Садгора - стр. 1
Ахтырские гусары,
О, храбрые друзья!
Простите! – на удары
И бранные пожары
Ходить не буду я!
Довольно, пламень ярый!
Вот кивер мой –
Примите от меня.
Наконец привязали недоросля нашего к огромному палашу, опустили его в глубокие ботфорты и покрыли святилище поэтического его гения мукою и треугольною шляпою.

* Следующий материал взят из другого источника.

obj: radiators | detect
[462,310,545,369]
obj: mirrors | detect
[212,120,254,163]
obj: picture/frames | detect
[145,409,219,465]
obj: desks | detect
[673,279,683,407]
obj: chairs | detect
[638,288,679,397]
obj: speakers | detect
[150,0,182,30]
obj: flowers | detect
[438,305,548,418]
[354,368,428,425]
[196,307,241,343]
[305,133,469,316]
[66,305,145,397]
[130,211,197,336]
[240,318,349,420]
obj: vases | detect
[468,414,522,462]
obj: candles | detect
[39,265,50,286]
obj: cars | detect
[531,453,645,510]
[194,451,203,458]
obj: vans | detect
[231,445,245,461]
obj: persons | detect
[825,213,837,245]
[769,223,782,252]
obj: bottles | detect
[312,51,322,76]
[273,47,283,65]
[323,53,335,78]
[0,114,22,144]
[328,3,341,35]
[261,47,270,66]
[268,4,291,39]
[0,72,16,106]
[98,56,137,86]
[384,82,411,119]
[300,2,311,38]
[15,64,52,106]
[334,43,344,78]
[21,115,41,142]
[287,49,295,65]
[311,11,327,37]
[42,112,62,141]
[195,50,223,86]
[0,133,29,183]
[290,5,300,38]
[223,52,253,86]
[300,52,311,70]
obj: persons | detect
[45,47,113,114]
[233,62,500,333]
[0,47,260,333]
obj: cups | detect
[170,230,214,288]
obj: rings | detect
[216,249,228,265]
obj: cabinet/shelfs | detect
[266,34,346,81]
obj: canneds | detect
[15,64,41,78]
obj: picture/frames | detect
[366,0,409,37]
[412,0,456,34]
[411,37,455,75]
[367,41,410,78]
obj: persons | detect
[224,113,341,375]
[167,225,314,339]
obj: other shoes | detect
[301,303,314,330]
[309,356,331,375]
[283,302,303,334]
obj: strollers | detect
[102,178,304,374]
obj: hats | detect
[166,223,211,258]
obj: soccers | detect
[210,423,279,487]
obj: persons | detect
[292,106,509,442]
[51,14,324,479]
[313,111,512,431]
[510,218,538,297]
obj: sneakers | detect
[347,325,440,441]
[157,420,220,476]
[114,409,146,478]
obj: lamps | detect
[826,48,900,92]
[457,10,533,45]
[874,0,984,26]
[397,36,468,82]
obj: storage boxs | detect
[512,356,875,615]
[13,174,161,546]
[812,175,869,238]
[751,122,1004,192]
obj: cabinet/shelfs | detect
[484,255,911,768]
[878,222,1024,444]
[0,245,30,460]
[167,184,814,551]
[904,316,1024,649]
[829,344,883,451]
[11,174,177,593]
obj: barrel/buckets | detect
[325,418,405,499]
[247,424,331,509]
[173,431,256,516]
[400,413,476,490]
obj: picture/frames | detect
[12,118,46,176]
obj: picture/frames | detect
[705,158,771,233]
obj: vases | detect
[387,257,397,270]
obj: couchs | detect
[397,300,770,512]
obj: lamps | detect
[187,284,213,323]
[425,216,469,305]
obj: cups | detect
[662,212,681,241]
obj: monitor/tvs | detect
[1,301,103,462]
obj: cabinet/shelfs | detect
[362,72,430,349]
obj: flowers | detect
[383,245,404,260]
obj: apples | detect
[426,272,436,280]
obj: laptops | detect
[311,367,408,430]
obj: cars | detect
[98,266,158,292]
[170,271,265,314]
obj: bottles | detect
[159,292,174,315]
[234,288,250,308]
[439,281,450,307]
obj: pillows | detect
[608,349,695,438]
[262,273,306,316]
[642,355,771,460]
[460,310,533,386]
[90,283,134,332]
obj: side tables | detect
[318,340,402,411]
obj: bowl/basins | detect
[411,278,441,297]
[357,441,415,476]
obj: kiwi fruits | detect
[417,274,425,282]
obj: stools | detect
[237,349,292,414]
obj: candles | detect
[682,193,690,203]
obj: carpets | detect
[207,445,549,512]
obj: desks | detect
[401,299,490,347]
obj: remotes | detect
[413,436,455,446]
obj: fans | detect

Генерал-лейтенант, гусар, русский поэт Денис Давыдов, 1784–1839 гг.
Время камней.
Шёл первый год последнего десятилетия века двадцатого. Заканчивалось очередное тысячелетие ото дня, когда в град и мир с востока пришла радость, от которой ожили камни, что раньше были детьми, и загорелась новая звезда. Была то комета Галлея либо в знаке Рыб соединение Юпитера, Сатурна, Марса, Регула или Венеры, либо это был сам Сириус волхвы ни тогда, ни сейчас не сказали. Много, очень много прошло с тех пор лет и зим, зим и лет, так долго не живёт и не бьётся необрезанное сердце человека.
Для радости тоже нужны силы. Многие, слабые или устав, стали сомневаться в причине, другие говорили, что нет вообще даже и повода для радости. Зачем продолжать вести летоисчисление начиная ото дня рождения тени распятого на кресте, если чем дальше, тем больше, готовясь поменять ветхую вторую тысячу на новую модную третью, люди стали совсем отрицать свет в себе и начали мерить мир по размеру собственной тени. И чем ниже над их головами был доставшийся им светильник, тем длиннее становились тени, шире – хранилища и увеличивались воскрилия одежд.
В Советской Руси рушилось то, что вооружённым отрядом уставшего ждать радости пролетариата в октябре по старому, или в ноябре по новому стилю семнадцатого страшного года было создано кровью своей и на века скреплено кровью поверженных несогласных.
Рушилось сверху, засыпая обломками тех, кто внизу, трещало и снизу, сотрясаясь до самого верха. То, что представлялось незыблемым и бесповоротным, дрогнуло, пришло в движение и повернуло вспять. В начале девяностых солнце правды стало вдруг всходить не как прежде с востока на запад, а с просвещённого неоном запада на показавшийся всем полутёмным восток, и при свете луны тени прошлого стали жить своей жизнью.
Первые камни стилизованного под коммунизм фундамента пали, когда одежды съездов располневшей с годами партии, вытолкнувшей подброшенным в бронированном вагоне кукушонком остальных птенцов из родительского гнезда, стали маркироваться большими размерами ХХ – экстра-экстра, что на западный, освещённый рекламным газом манер означает очень-очень.
Тогда стало снова очень-очень страшно от того, что раньше было просто очень страшно. Если раньше единственной дорогой к радости манифестом была объявлена Гражданская война и несогласный с тобой брат должен был быть непременно убит, то так было надо во имя не Бога, а во имя вождя. И так и было. А оставшийся в живых брат должен был отмечать победу над убитым им братом, но мог быть счастлив только тогда, когда был пьян до беспамятства. И так и было. То теперь победителю сказали, что братоубийство, оказывается, не являлось необходимостью. Взяли и повесили, но не двоюродного брата и даже не нового врага, а новый кумач: «Могут быть созданы условия для проведения мирным путём коренных политических и экономических преобразований».
Могут быть мирным путём!? Господи! Почему?! Почему раньше этого не сказали партийцу Каину, зачем он убил единокровного беспартийного Авеля? Чтобы тот не убил его первым? Так вот в чём дело. А стать первым на вершине пирамиды и остаться одиноким – это одно и то же? Это и есть правда? А что из этого тогда есть истина, если она – любовь, и кого любить, если остался один.
Бог ты мой, две тысячи лет как нам сказали об этой формуле, но мы не верили, особенно тщательно не верили весь двадцатый век. Пробовали всё: может – власть, вдруг – мудрость, неужели – справедливость, какую ещё чашу надо испить, во что переодеться, с какого дерева съесть запретный плод? Что же делать, если отказались от любви и кровных уз, вырвали язык у сорванного и разбитого колокола, забыли о былом: чести и совести, достоинстве и великодушии, верности и целомудрии, продолжили грешить и не каяться. Может тогда для счастья каменного сердца убить ещё кого-нибудь, пусть не родного, но чужого, а может – лучше сразу убить себя, как это сделали любящие супруги Лафарги?